▶ [Passage provided]
Aston Martin has been in the news lately, partly due to some of the amazing machinery it outed but also because of its financial woes. In January, we reported that a consortium led by Canadian billionaire Lawrence Stroll, came to Aston’s rescue with a lifeline offer.
A rights issue has raised £536 million (AU$1.083 billion) with a further £150 million (AU$303 million) available to the company, according to a report by Autocar. This cash injection will help the financially stricken automaker to put their new DBX SUV into production. However, the global Covid-19 pandemic has forced the company to shutter its St. Athan factory in Wales. Customer cars are still slated for delivery later this year, pending the continuation of the supply chain.
Given the criticality of its financial position, the next 12 months are going to be make or break for the Gaydon-based maker. The fate of the company lies in the DBX’s sales performance. Just as the Cayenne revived Porsche’s fortune at the start of the millennium, such is the expectation Aston has for its maiden SUV.

▶ [Tasks and exercises]
1) In the Aston Martin article, which factory has the Covid-19 pandemic forced the company to shut?
2) Carry the Aston Martin article forward from its final sentence, adding a few paragraphs in the same news style.

▶ [Extracted data]
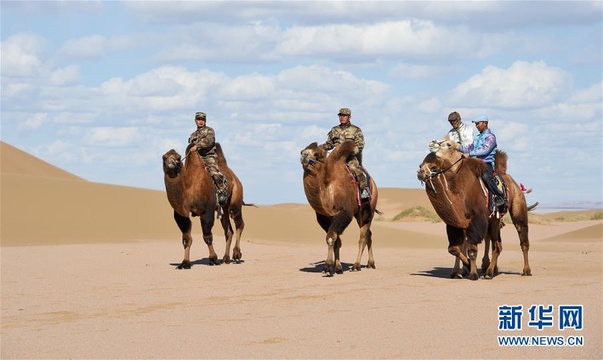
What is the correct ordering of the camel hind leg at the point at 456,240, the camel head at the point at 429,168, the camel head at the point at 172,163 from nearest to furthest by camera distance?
the camel head at the point at 429,168 < the camel hind leg at the point at 456,240 < the camel head at the point at 172,163

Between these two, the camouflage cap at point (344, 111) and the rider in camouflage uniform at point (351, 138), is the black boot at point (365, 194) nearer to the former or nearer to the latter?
the rider in camouflage uniform at point (351, 138)

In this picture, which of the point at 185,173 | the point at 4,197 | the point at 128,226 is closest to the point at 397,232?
the point at 128,226

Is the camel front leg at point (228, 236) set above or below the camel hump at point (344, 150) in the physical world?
below

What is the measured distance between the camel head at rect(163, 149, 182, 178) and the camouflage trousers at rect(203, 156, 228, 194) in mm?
734

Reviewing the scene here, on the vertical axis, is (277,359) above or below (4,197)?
below

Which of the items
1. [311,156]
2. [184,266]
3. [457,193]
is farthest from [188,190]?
[457,193]

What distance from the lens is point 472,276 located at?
1792cm

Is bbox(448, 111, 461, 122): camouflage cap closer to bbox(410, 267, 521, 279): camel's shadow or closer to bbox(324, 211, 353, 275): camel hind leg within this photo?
bbox(324, 211, 353, 275): camel hind leg

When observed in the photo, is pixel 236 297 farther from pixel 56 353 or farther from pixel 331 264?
pixel 56 353

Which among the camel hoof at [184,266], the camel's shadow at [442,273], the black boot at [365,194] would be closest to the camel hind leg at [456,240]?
the camel's shadow at [442,273]

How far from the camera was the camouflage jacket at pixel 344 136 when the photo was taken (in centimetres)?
1941

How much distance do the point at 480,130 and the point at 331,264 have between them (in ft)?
A: 12.1

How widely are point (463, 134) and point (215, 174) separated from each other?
5.65 metres

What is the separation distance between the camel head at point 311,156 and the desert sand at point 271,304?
2.09 metres
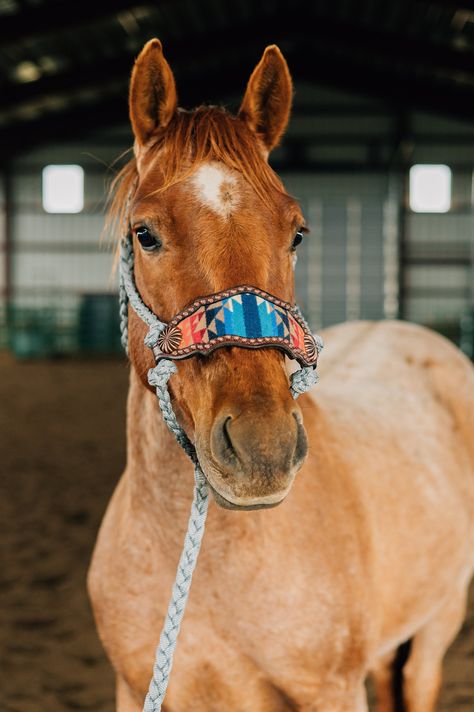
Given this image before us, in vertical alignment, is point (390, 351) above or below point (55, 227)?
below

▶ [Expected responses]
1) Its St. Athan factory in Wales.

2)
The company says its order book “remains significant,” including over 2,000 commitments for the DBX. The company is banking hard on the AU$357,000 DBX selling in higher volumes than the stylish sports cars made famous in the James Bond movies and sway potential customers away from the Range Rover Sport SVR, Bentley Bentayga and Lamborghini Urus.
Given the cash injection and the green light for the DBX, Aston Martin then warned in statement saying: "Taking into account the proceeds of the capital raise, the Company is of the opinion that the Group does not have sufficient working capital to meet its requirements for 12 months following the publication of the Original Prospectus."
That’s is quite the warning. However, given the shadow of uncertainty cast by the global epidemic, Aston’s future could be at real risk. As it stands, Aston’s share prices haven’t been performing as expected. In late January, with Stroll’s investment, share prices were as high as £4.98 (AU$10.07).
Sadly, it’s gone downhill ever since the market started reacting to the coronavirus epidemic, with share prices dipping as low as £1.20 (AU$2.43). Share prices have ricocheted under the £2 (AU$4.04) mark since and has since been rising gently but marginally. This essentially means that the value of Stroll’s holdings has been halved. Bummer.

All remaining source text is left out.